Une scène sur la scène : un grand cercle de lumière blanche, comme un dance floor en attente de clubbers. Il entre justement, baskets et démarche souple, sous-vêtements blancs amalgamant exhibition de soi et retrait de l’intime. Il avance d’un air assuré et parfaitement étudié, s’arrête dans une pose à peine déhanchée, moderne David devant son miroir. Il arpente l’espace lumineux, s’y arrête, au milieu, au bord, répond aux injonctions silencieuses d’un regard devant lequel il faut toujours se montrer à son avantage. Il sort. Puis revient, suivi d’un autre, plus lent, plus massif. Deux hommes, deux corps, même pose au bord du cercle, en contraposto comme on disait chez les artistes de la Renaissance. Deux corps, deux solos pour un duo qui commence, deux rythmes propres, plus vif et projeté dans l’espace pour l’un, plus statique et ramassé pour l’autre. Ils ne se voient pas, ne se touchent pas, ils s’ignorent, défilent, s’exposent, s’arrêtent pour concentrer les regards. Le David chantonne, marche à grands pas, saute et s’élance, l’autre, impassible, déplace
sa plastique d’Héraclès. Ils occupent tous deux l’espace du dance floor, ils ne se parlent pas,ne se regardent pas. C’est inutile, à elle seule la présence de l’autre justifie leur feinte indif-férence. Noir.
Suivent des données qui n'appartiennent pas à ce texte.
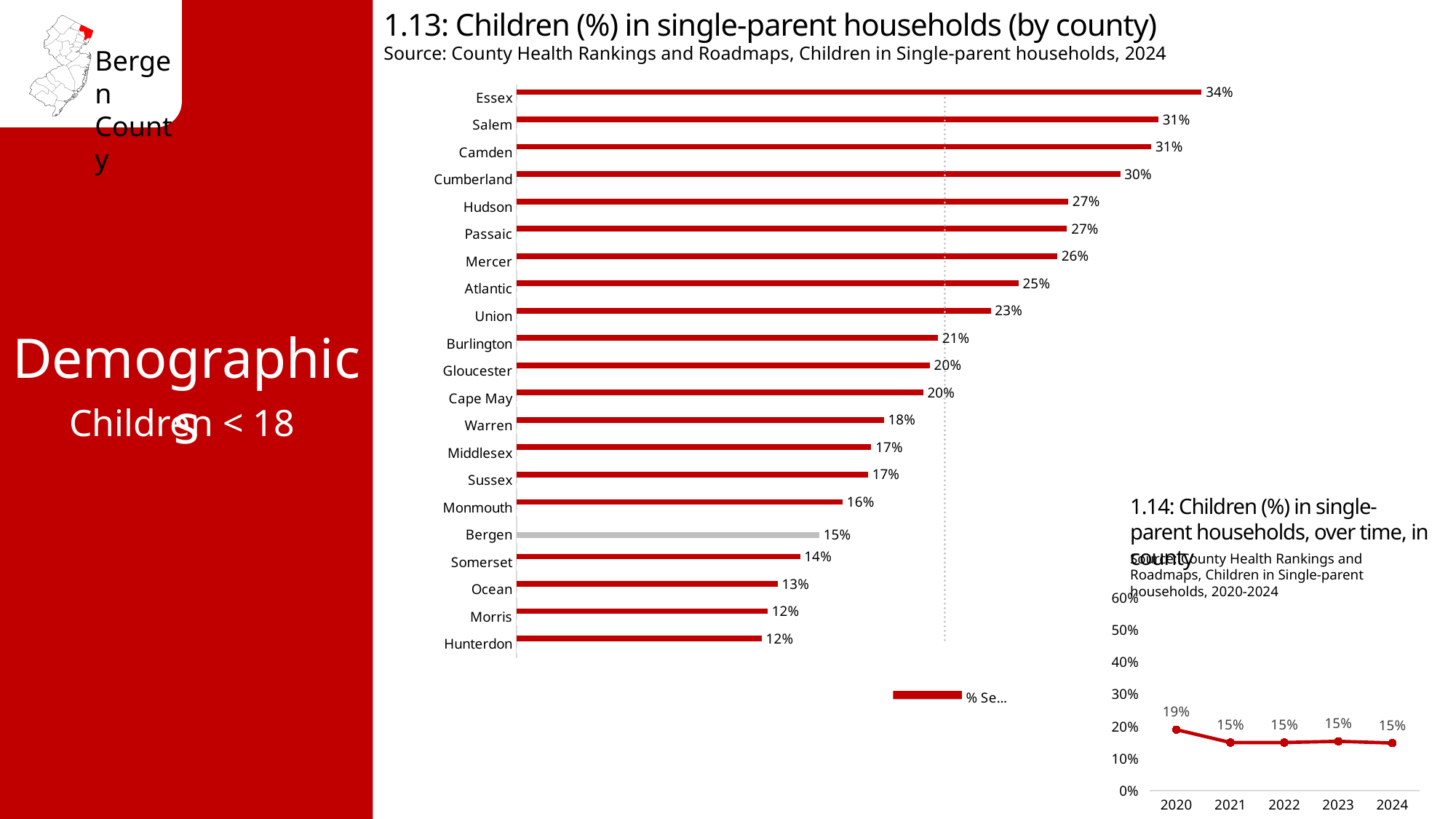
In chart 1.13 (by county), which is larger, the value for Camden or the value for Union? Camden In chart 1.13 (by county), how many counties are shown? 21 In chart 1.13 (Children (%) in single-parent households by county), what is the value for Bergen? 15% In chart 1.13 (by county), what is the value for Cumberland? 30% In chart 1.14 (over time), do the values rise or fall from 2020 to 2021? Fall In chart 1.13 (by county), what is the value for Hudson? 27% What kind of chart is chart 1.14 (Children (%) in single-parent households over time)? Line chart In chart 1.13 (by county), which county has the highest percentage of children in single-parent households? Essex What kind of chart is chart 1.13 (Children (%) in single-parent households by county)? Bar chart In chart 1.14 (over time), what is the value for 2024? 15% In chart 1.13 (by county), what is the difference between Essex and Bergen? 19 percentage points In chart 1.14 (Children (%) in single-parent households over time), what is the value for 2020? 19%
Puis presque noir. En backroom, sur une musique soft à peine balancée, les deux garçons dansent. Ils échangent questions et réponses :
« Where are you ? » « I am here », « Look at me », « Do you hear me ? », se cherchent dans l’obscurité, tâtonnent, lançant leurs appels comme des signaux qui se perdent. Leur agitation corporelle ne sert à rien, ne les mène à rien, ils dansent, s’épuisent, s’essoufflent. Ils s’égosillent en vain dans le noir redevenu total. Histoire de deux hommes qui n’ont pas réussi à se rencontrer vraiment, d’une relation qui n’aura jamais lieu.